Task prompt: Which lines in the listing below contain the string "inches"? Report each of them in full, treating uppercase and lowercase as distinct.

"""

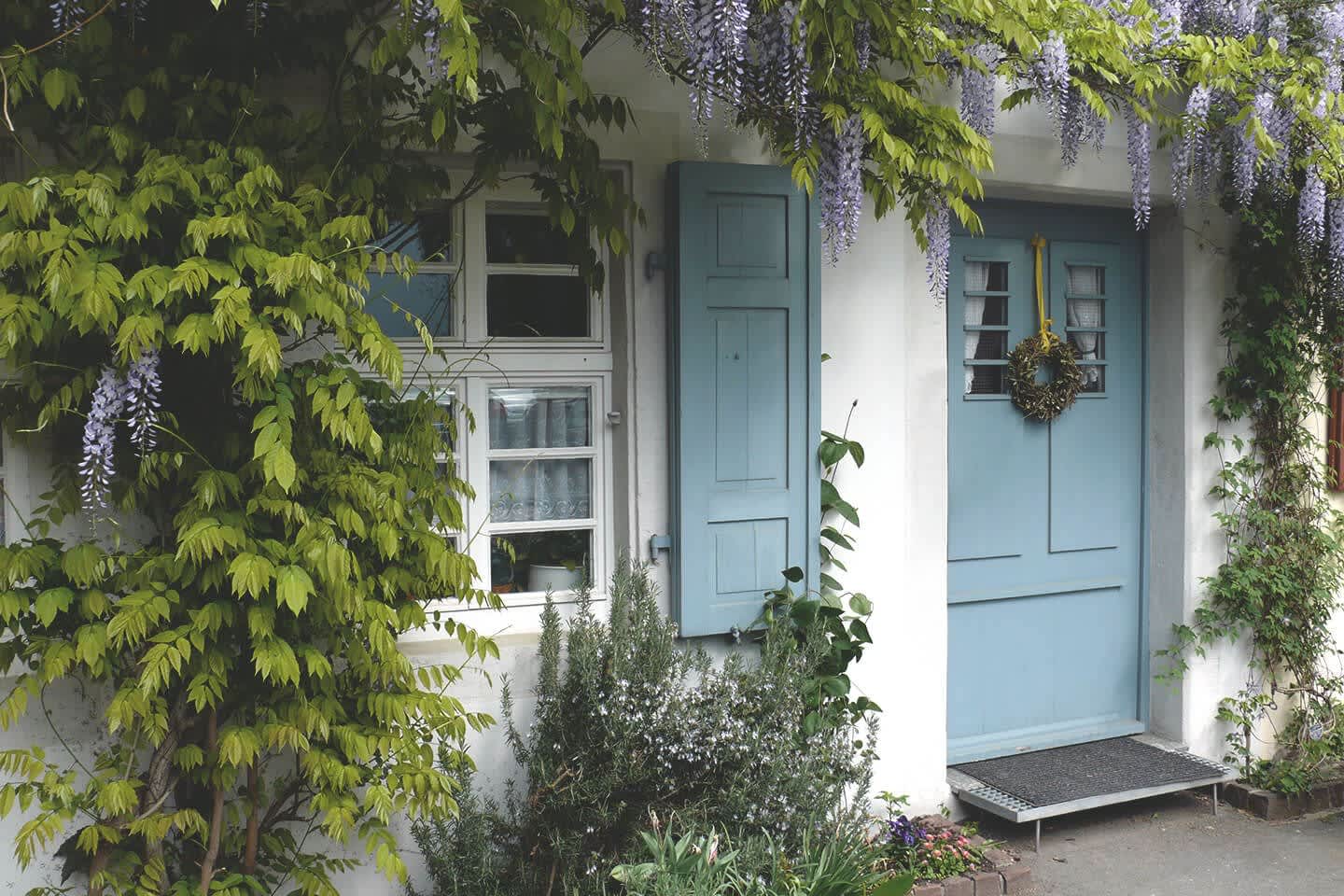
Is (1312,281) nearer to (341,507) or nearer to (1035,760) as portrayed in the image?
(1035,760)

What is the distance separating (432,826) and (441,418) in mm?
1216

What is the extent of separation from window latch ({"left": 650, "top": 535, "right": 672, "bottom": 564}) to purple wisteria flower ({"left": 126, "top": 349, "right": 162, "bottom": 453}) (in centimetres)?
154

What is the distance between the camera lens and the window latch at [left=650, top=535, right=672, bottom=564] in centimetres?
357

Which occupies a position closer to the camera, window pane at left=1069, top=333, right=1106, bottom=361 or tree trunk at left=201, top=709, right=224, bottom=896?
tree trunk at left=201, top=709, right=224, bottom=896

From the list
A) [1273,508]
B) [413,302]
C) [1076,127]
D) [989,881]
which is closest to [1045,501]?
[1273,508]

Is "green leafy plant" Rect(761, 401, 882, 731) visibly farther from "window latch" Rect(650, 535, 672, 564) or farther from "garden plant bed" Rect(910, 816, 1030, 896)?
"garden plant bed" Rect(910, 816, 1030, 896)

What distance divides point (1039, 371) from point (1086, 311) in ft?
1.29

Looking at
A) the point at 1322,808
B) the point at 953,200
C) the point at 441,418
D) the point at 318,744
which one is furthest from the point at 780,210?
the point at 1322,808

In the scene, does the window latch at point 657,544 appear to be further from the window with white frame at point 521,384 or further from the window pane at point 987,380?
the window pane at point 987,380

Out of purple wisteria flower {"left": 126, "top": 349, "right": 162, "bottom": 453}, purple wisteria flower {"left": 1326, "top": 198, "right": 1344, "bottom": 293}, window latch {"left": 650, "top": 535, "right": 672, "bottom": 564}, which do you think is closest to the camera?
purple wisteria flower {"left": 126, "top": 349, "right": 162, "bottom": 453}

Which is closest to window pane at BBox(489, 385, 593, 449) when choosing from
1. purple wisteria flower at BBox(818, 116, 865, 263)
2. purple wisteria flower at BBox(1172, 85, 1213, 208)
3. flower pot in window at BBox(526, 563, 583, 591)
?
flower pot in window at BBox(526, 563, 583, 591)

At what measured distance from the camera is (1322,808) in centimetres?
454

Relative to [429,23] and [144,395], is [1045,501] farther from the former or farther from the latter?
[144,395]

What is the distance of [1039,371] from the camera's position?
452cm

"""
"""

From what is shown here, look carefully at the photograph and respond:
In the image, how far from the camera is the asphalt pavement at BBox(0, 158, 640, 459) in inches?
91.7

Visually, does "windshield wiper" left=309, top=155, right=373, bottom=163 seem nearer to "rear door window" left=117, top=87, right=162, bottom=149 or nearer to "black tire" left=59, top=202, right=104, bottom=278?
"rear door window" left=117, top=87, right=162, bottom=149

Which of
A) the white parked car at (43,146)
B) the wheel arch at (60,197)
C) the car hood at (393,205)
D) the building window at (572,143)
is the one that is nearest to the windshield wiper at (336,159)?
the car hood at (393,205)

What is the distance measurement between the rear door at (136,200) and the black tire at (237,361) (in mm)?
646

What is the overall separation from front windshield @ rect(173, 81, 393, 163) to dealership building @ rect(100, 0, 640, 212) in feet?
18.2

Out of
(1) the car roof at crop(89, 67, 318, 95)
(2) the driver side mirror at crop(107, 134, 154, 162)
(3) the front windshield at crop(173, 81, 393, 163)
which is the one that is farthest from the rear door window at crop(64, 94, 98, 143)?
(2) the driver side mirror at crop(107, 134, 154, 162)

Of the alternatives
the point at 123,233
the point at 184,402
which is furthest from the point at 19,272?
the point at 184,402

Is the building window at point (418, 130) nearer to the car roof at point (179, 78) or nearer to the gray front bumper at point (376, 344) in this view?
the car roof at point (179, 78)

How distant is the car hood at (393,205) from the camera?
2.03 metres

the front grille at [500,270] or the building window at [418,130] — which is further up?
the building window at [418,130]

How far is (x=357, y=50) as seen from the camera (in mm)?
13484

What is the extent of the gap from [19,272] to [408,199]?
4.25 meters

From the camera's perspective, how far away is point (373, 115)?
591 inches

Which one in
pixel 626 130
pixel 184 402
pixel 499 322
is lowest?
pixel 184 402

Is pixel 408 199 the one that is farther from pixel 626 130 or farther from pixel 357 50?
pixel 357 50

"""

Answer to this exercise:
In the image, how far from the camera is the asphalt pavement at BBox(0, 158, 640, 459) in inches?
591 inches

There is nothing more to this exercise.